B. Ketidakcukupan Metode-metode Klasik
Perkembangan
pemikiran keislaman dalam sepanjang sejarahnya[11] telah
menunjukkan adanya varian-varian yang khas sesuai dengan semangat zamannya.
Varian-varian itu berupa semacam metode, visi, dan kerangkan berpikir yang
berbeda-beda antara satu pemikiran dengan pemikiran lainnya.
Ajaran dan
semangat Islam akan bersifat universal (melintasi batas-batas zaman, ras, dan
agama), rasional (akal dan hati nurani manusia sebagai partner dialog), dan necessary
(suatu keniscayaan dan keharusan yang fitri), tetapi respon historis manusia
dimana tantangan zaman yang mereka hadapi sangat berbeda dan bervariasi, maka
secara otomatis akan menimbulkan corak dan pemahaman yang berbeda pula.[12] Dalam
konteks ini, ijtihad[13]
merupakan sesuatu yang tak pernah ditutup tetapi harus selalu digelorakan.
Dalam kontek
mengelorakan ijtihad, Ilmu ushul Fiqh merupakan perangkat metodologi
baku yang telah dibuktikan perannya oleh para pemikir Islam semisal Imam mazhab
dalam menggali hukum Islam, dan dalam bidang yang lain, dari sumber aslinya
(al-Qur’an dan as-Sunnah). Namun dewasa ini fiqh Islam dianggap mandul karena
peran kerangka teoritik ilmu ushul fiqh dirasa kurang relevan lagi untuk
menjawab problem kontemporer.[14] Hal ini
memunculkan kesulitan-kesulitan dalam menjawab problem kontemporer
Kesulitan-kesulitan
yang dihadapi pemikiran Islam kontemporer menjadi lebih akut oleh kenyataan
bahwa penggunaan metode muslim klasik tidak dapat dengan mudah menggantikan
tugas menanggulangi ketidakcukupan ilmu-ilmu Barat. Ini karena ilmu-ilmu klasik
dengan sendirinya tidak memadai untuk mengarahkan aktivitas-aktivitas ilmiah
modern. Ketidak cukupan ini telah menjadi sorotan sejumlah pakar muslim. Al-Faruqi
misalnya menyatakan bahwa ketidakcukupan metode-metode tersebut terungkap dalam
dua kecenderungan yang saling berlawanan secara diametral. Kecenderungan pertama
adalah pembatasan lapangan ijtihad ke dalam penalaran legalistik yakni
memasukkan problem-problem modern di bawah kategori-kategori legal, sehingga
dengan cara demikian mereduksi mujtahid kepada faqih (jurist) dan
mereduksi ilmu ke dalam fiqh. Kecenderungan kedua adalah menghilangkan
seluruh criteria dan standar rasional dengan menggunakan "metodologi yang
murni intuitif dan esoteris".[15]
Keprihatinan
serupa juga disampaikan oleh Abdul Hamid Sulayman yang mengaitkan krisi
intelektualisme muslim modern dengan ketidakcukupan metodologis yang menimpa
pemikiran muslim kontemporer, yang memanifestasikan dengan sendirinya dalam
penggunaan pola pikir yang semata-mata linguistik dan legalistik.

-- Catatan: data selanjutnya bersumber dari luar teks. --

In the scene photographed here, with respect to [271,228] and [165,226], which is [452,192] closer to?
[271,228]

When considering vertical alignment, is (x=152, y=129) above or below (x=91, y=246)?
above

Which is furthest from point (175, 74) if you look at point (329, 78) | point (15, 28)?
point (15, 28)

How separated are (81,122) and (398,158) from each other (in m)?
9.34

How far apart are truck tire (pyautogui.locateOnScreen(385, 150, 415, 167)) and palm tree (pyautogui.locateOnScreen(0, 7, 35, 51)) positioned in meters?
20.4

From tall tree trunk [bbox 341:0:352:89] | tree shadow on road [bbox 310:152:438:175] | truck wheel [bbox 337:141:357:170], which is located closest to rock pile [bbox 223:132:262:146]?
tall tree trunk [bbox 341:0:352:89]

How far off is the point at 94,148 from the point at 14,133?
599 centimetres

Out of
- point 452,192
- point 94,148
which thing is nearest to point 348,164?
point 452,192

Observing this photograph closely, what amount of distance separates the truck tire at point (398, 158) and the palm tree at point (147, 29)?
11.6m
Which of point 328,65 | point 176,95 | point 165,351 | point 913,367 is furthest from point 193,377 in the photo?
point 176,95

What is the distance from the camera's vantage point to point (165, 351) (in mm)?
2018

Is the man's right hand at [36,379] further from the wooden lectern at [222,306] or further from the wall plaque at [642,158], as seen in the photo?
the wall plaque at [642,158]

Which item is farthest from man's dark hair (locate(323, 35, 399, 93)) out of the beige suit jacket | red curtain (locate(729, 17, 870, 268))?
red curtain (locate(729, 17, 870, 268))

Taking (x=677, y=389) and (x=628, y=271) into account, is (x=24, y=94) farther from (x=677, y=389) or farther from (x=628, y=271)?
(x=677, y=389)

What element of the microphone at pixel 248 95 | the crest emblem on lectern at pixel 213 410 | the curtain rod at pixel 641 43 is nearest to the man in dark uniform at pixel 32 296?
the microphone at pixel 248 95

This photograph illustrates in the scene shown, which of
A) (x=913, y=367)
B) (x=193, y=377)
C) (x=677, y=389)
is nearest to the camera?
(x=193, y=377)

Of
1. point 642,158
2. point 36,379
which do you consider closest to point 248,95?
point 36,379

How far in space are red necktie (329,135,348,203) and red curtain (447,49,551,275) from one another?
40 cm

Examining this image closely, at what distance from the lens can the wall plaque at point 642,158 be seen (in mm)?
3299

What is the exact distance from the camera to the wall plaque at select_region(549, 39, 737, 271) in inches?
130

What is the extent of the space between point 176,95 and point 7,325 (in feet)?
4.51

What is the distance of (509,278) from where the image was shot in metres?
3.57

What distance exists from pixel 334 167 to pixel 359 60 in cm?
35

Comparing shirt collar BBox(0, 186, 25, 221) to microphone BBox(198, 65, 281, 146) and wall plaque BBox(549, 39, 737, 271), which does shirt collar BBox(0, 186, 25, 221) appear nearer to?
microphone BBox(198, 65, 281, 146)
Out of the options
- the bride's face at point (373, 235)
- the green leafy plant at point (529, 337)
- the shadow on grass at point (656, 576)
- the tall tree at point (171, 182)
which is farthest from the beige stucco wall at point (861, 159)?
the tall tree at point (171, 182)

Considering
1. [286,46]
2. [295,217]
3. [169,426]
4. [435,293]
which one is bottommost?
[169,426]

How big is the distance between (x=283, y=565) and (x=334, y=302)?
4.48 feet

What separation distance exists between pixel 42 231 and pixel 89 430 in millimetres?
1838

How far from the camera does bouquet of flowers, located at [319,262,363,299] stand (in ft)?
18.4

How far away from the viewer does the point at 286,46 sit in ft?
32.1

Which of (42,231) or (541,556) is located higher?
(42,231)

Konsekuensinya meskipun seorang faqih (jurist) dididik untuk
menangani problem-problem legal spesifik, kenyataannya dia terus dipahami
sebagai orang yang serba bisa, intelektual universal yang mampu memecahkan
seluruh problem masyarakat modern.[16] Akibatnya
untuk menjawab problem-problem kontemporer masih selalu mengandalkan informasi
dari kitab-kitab klasik secara tektual tanpa diimbangi kemauan menangkap makna
substansinya apalagi metode berpikirnya.
Aspek lain dari
ketidakcukupan metode-metode klasik diungkapkan oleh Muna Abu Fadl. Alasan
metode klasik tidak memadai, menurutnya, adalah bahwa bila studi fenomena sosial
mengharuskan suatu pendekatan holistic yang dengan cara itu relasi-relasi sosial
disistematisasikan menurut aturan-aturan universal, metode klasik bersifat
atomistik yang pada dasarnya disandarkan pada penalaran analogis.[17] Oleh
karenanya, kiranya cukup alasan jika muncul banyak tawaran metodologi baru dari
para pakar Islam kontemporer dalam usaha menggali hukum Islam dari sumber aslinya
untuk disesuaikan dengan dinamika kemajuan zaman.[18]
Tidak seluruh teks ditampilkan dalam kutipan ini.